My test lies on six RSS and ATOM feeds (both of them, to be sure that the lib worked on them) with a total of 75 articles. I parse them with the corresponding lib, and I do not display anything but the total time to parse them. I do not mind the ability of the lib to handle specially malformed feeds as these should not exist and parsing them may encourage their use. So, I am just interested in the time needed to parse these 6 feeds.
The three libs parsed all of them successfully.

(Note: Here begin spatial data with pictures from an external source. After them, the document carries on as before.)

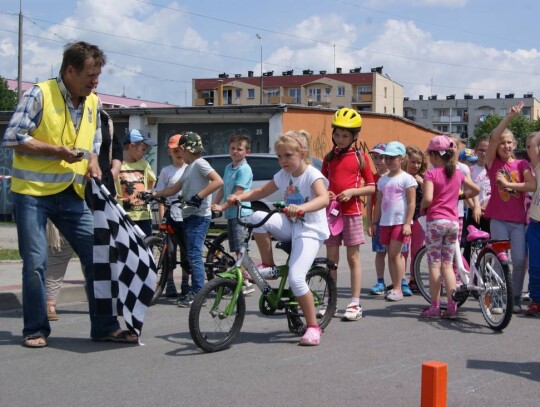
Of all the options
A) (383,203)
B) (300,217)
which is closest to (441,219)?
(383,203)

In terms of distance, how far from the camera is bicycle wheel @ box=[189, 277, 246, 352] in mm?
5867

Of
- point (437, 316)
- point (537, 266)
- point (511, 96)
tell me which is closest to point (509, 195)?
point (537, 266)

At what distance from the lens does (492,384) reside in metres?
5.31

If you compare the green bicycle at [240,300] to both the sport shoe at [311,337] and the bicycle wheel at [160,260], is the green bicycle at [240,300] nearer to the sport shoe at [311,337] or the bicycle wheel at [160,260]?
the sport shoe at [311,337]

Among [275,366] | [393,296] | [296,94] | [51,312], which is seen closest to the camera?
[275,366]

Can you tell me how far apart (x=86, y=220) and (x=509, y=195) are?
4324 mm

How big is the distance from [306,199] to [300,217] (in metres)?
0.35

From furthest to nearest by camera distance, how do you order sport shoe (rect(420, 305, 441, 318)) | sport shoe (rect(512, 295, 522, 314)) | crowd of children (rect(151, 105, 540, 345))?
sport shoe (rect(512, 295, 522, 314)) < sport shoe (rect(420, 305, 441, 318)) < crowd of children (rect(151, 105, 540, 345))

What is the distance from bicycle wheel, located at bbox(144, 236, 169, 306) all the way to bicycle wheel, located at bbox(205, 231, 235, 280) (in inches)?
20.1

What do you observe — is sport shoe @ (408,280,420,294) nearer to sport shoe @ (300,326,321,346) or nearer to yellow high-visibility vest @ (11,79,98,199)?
sport shoe @ (300,326,321,346)

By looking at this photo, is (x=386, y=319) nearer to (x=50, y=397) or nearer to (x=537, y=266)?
(x=537, y=266)

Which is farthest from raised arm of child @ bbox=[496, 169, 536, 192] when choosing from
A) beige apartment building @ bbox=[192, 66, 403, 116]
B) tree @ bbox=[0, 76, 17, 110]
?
beige apartment building @ bbox=[192, 66, 403, 116]

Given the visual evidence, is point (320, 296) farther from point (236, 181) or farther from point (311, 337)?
point (236, 181)

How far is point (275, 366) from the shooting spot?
5715 millimetres
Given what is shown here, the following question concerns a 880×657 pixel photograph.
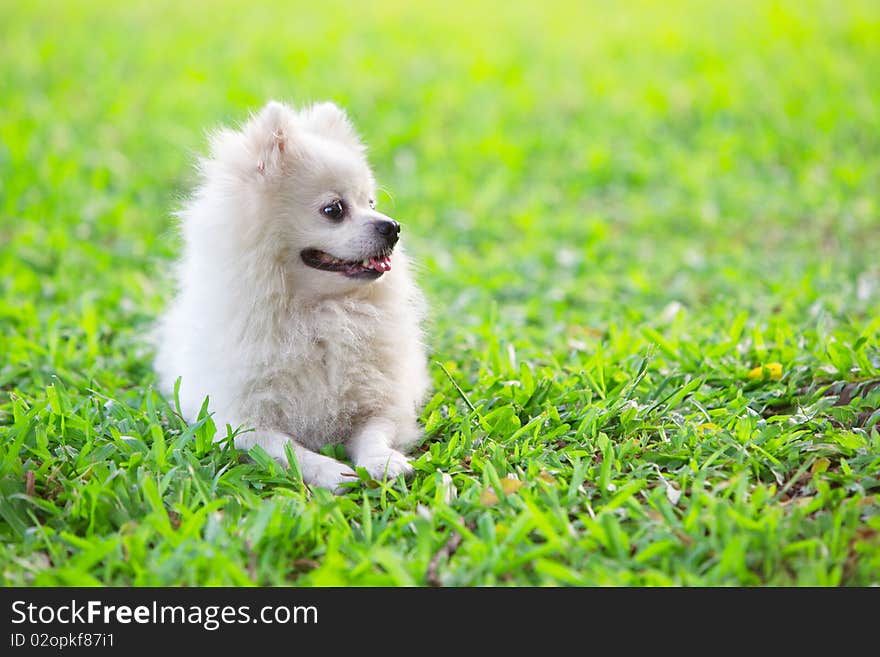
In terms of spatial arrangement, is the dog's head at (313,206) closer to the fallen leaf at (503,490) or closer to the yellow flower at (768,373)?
the fallen leaf at (503,490)

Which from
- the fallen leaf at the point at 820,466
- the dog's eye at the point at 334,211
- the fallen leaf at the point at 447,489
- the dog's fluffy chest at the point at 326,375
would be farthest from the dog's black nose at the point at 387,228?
the fallen leaf at the point at 820,466

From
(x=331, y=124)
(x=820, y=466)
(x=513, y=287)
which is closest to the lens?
(x=820, y=466)

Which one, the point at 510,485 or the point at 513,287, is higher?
the point at 513,287

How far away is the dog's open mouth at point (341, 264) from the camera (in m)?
3.34

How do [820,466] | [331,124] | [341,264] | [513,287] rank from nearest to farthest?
[820,466] → [341,264] → [331,124] → [513,287]

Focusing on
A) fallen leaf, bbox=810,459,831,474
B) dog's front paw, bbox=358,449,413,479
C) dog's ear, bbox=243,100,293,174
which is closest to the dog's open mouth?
dog's ear, bbox=243,100,293,174

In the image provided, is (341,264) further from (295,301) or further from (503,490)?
(503,490)

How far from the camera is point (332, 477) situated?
3104 millimetres

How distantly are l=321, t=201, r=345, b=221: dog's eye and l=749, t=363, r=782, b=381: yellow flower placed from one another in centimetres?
183

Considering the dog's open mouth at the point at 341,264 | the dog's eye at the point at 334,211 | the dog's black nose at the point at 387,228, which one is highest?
the dog's eye at the point at 334,211

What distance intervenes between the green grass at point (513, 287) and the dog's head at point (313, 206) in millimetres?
669

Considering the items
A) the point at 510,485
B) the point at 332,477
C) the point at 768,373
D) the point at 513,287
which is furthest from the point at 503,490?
the point at 513,287

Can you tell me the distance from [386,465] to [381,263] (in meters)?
0.74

I ran the test on my laptop, which can be considered almost 100% idle.
The results are:
Library | Time |
---|---|
feed2array (and similar basic simpleXML based solution) | about 40ms |
lastRss | about 120ms and I got some mistakes |
SimplePie | about 280ms |
So, for my personnal case, I would simply say “the simpler the better” and go for feed2array that works perfectly on the feeds I want to use and is way faster than the overkill libraries. Very often I read that SimplePie was heavy and slow (despite their advertisement as “super fast”) and it seems to be confirmed by my results.
In conclusion, however these results are just to be considered as orders of magnitude, and not precise measurements, I would say that you should avoid any complicated and overkill library unless you really need some of the advanced features it has. Your script will be way faster (up to 5 times faster or so according to these results).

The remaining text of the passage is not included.